**ASSIGNMENT A**
Summarize the forum thread on choosing a new grill in two sentences.
**ASSIGNMENT B**
Retype the part of the forum thread on choosing a grill that begins at the words "The one thing" and stops after the words "features and durability.".

START EXERCISE TEXT

# Need a new grill, Weber or Napoleon?



## vadsy (Dec 2, 2010)

I'm buying a new grill, leaning towards the Webers at the moment but the Napoleon line I was considering offers a bit more flash and I'm tempted. I haven't owned a new grill just something I restored but it's on its last legs and replacement parts for a 40 year old are tough to get. So, I've only ever had a BBQ with a main burner and the new ones offer the rear rotisserie as well as side burners, anyone use these much? Should I consider the side one especially? How about materials, porcelain coated or stainless? I'm leaning towards the actual grills being stainless but have the lid at least be porcelain as I notice some SS discolours quick with the heat. Shelf and storage space? Longevity? Any input, suggestion and feedback is appreciated.


----------



## TWRC (Apr 22, 2011)

I think the most important aspect of a BBQ is the actual grate itself. In reality, all BBQs are somewhat similar, but I personally feel what sets them apart are the grate materials. I have a Weber with a cast iron grate and I find that it cooks every much more consistently and holds heat a lot better than say stainless steel. I've never cooked with a porcelain grill before, but I assume it has the same sort of characteristics as cast iron in the heat department.

The one thing you will have to be diligent about is cleaning and seasoning the cast iron grill to prevent it from rust and so forth. It's actually quite easy. I usually spray it down with olive oil, go over it with my wire brush and spray it again before I cook. After the grill has cooled down, go over it with a wire brush, spray olive oil on it and leave it.


----------



## Diablo (Dec 20, 2007)

I'd also consider Broil king. Many of their models are made in Canada. Admittedly, a little bland in the looks department.

also, consider that lower end models by Weber among others, may be imported. Do your research based on model/price point, not simply brand. Any BBQ can sear a steak. What you're shopping for is features and durability.

I personally think within a given price range all bbqs are the same...that is, any $300. Unit will be about as good as another at the same price....same with those at the $900. Price point.

ive had both cast iron and stainless grills, both are good, I prefer stainless personally, by a hair.
but I would never buy a ceramic/porcelain coated grill.


----------



## Adcandour (Apr 21, 2013)

I've had a few. Ended up with the Weber Performer. There's something about the ease of throwing dry wood on charcoal to flavour your meal. You can also buy the smokenator attachment for $60 - totally worth it. 

The propane to use as a starter is a perfect touch. 

The negatives are:

- that it takes about 5-10 minutes longer to heat up than a normal grill.
- you can't dial down the heat (you got mess around with the oxygen levels)(
- fairly small surface for high heat area.
- there's a definitely learning period.


----------



## Beach Bob (Sep 12, 2009)

END EXERCISE TEXT
START DATASET

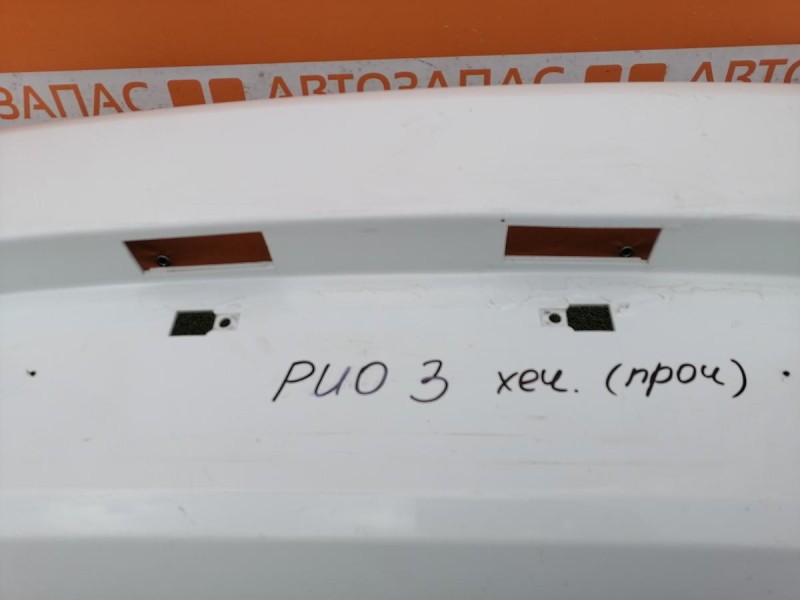 Rio 3 П бампер задний деф хетч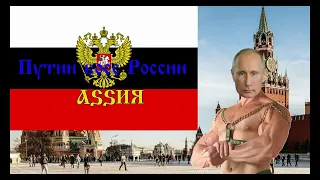 Gymн Assии | Гимн России (♂Right version♂)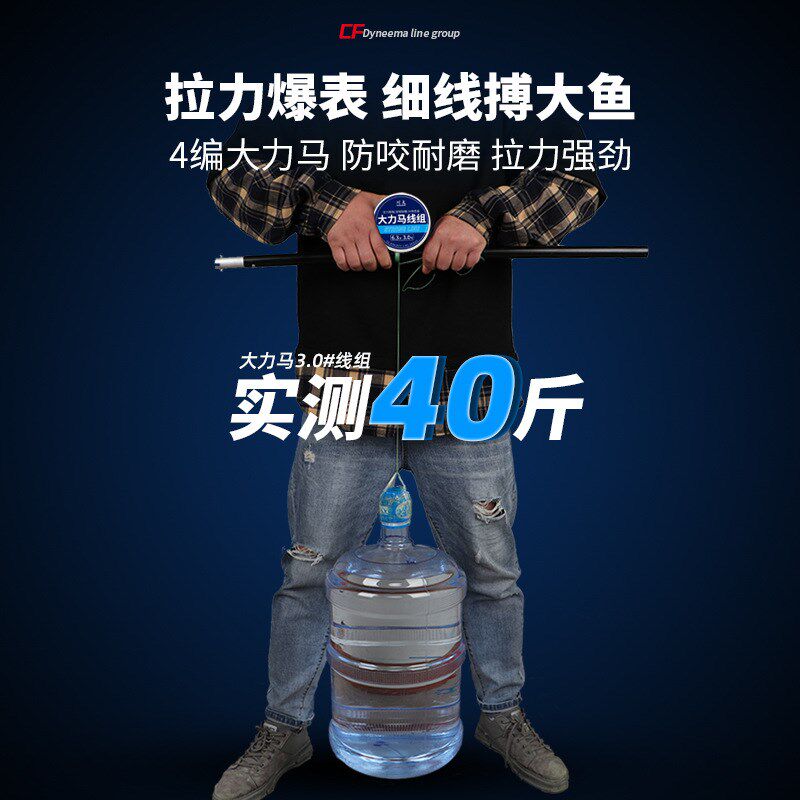 现货速发沉水大力马主线绑好成品子线双钩套装防咬线大物线组组合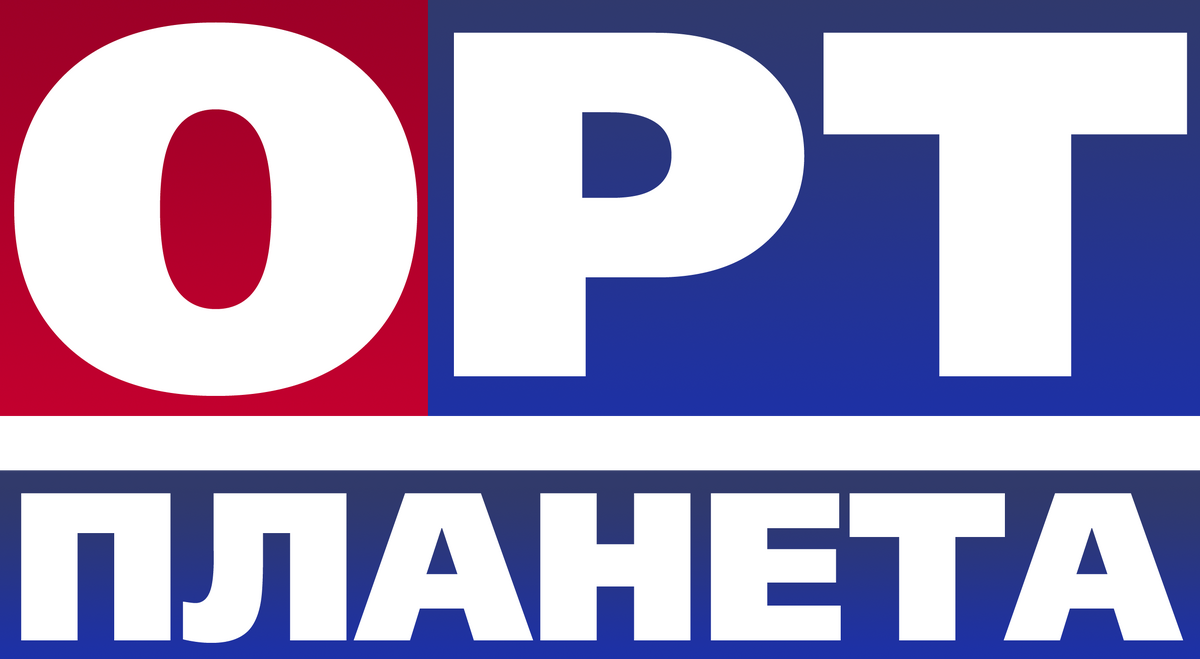 ОРТ-Планета | Телепедия | Fandom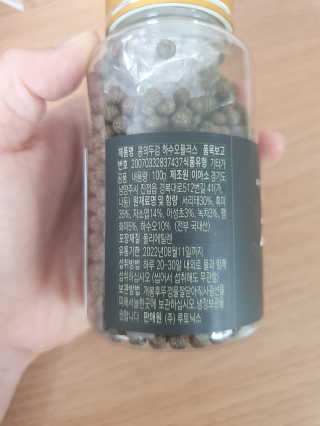 루토닉스 검은콩 서리태환 콩의두감 하수오+ 100g/1병 — 5점을 준 리뷰어가 2020년 9월 올린 사용 사진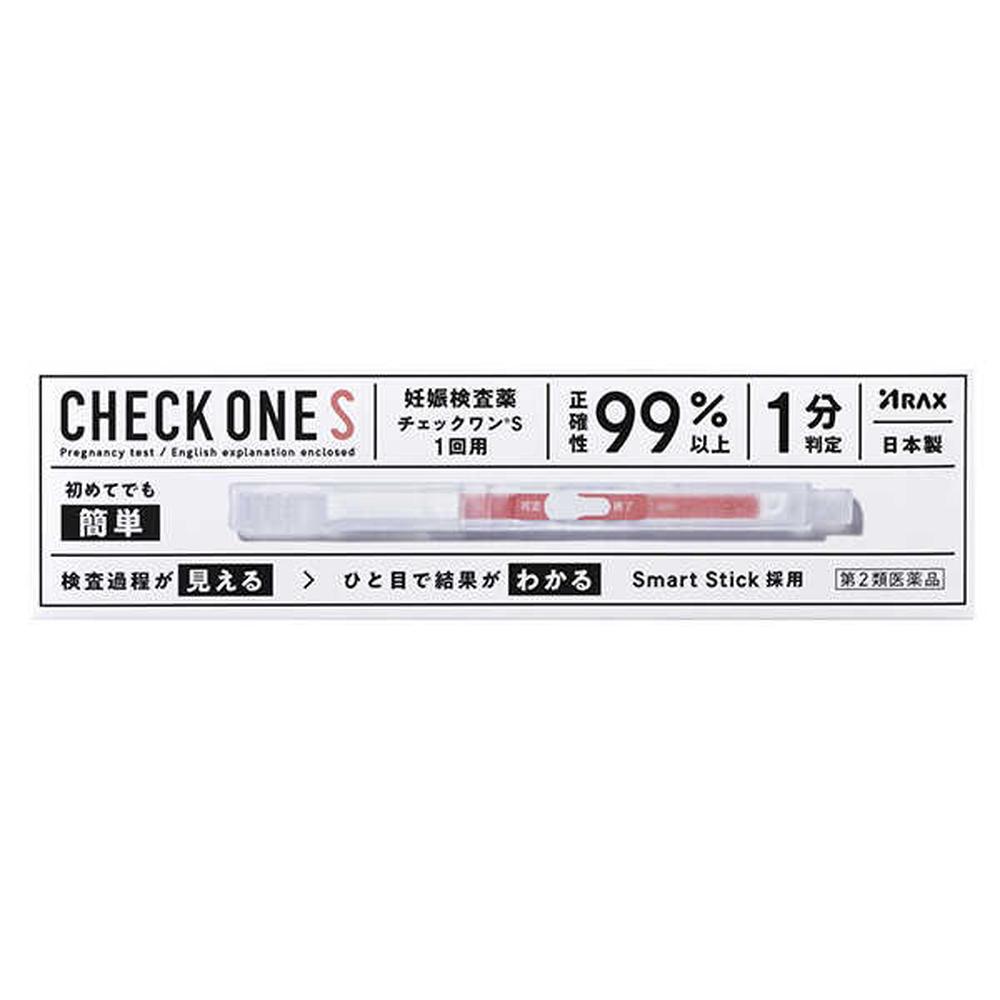 Araks Check One S Single Use
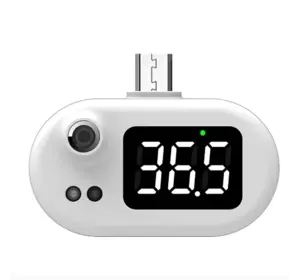 Термометр беcконтактный для тела K8 белый с подключением в телефон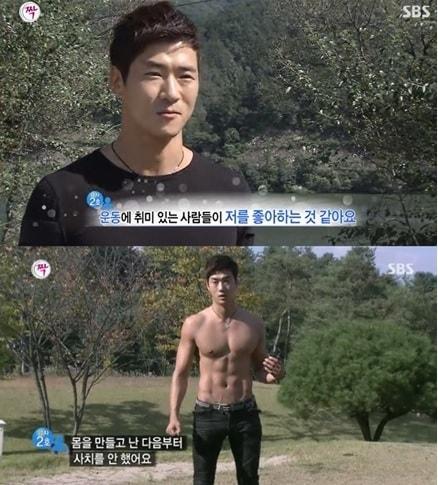 본문 이미지 - SBS '짝'. © News1  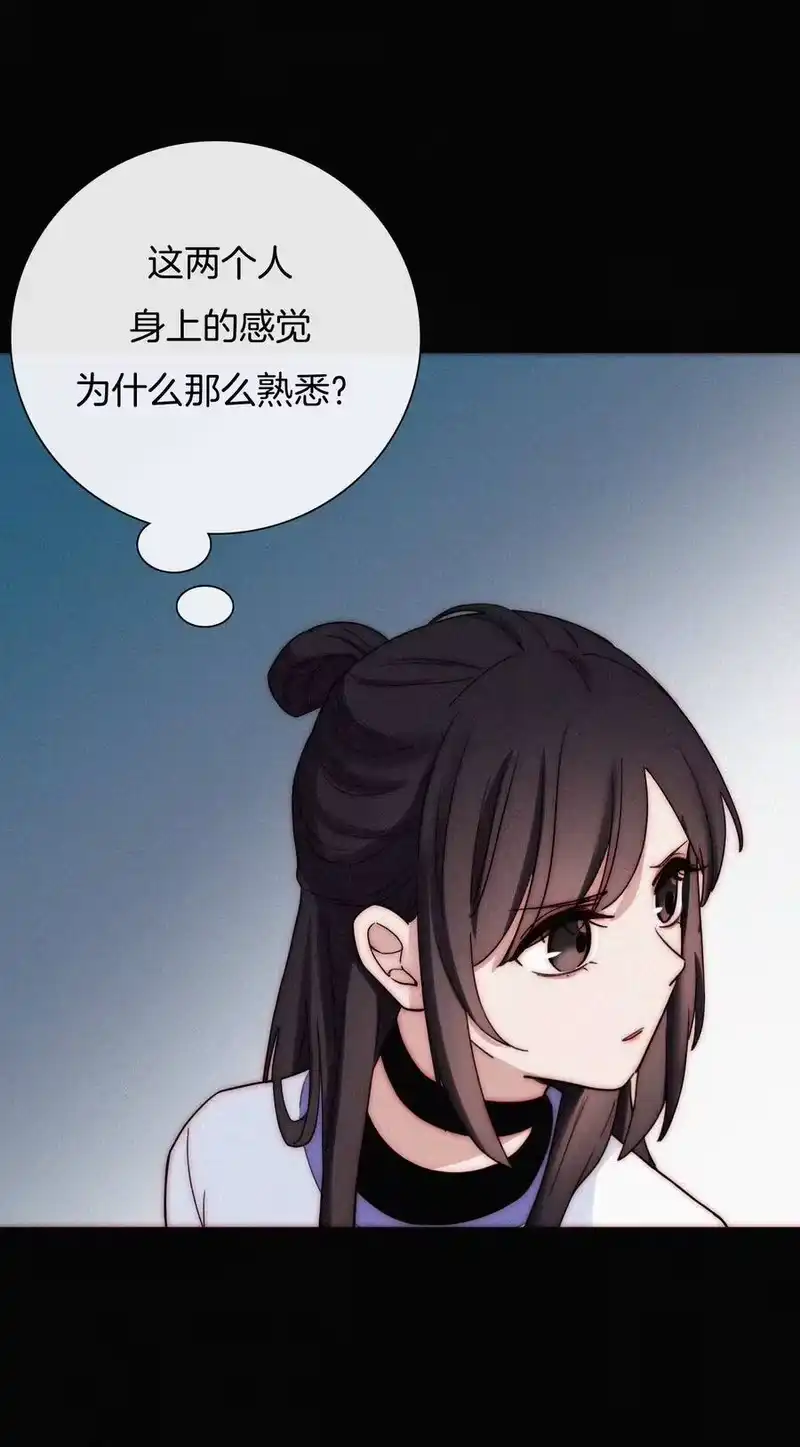有猫的迷宫_h 023 偶像、小野猫 第14页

END DATASET

**TASK ANSWER A**
A poster who is buying a new grill weighs Weber against Napoleon and asks about rear rotisserie and side burners, stainless versus porcelain-coated materials, shelf and storage space, and longevity. One reply praises a cast iron grate for consistent cooking and heat retention if it is cleaned and seasoned, another suggests Broil King and judging by model and price point rather than brand, and a third describes owning a Weber Performer along with its drawbacks.

**TASK ANSWER B**
The one thing you will have to be diligent about is cleaning and seasoning the cast iron grill to prevent it from rust and so forth. It's actually quite easy. I usually spray it down with olive oil, go over it with my wire brush and spray it again before I cook. After the grill has cooled down, go over it with a wire brush, spray olive oil on it and leave it.


----------



## Diablo (Dec 20, 2007)

I'd also consider Broil king. Many of their models are made in Canada. Admittedly, a little bland in the looks department.

also, consider that lower end models by Weber among others, may be imported. Do your research based on model/price point, not simply brand. Any BBQ can sear a steak. What you're shopping for is features and durability.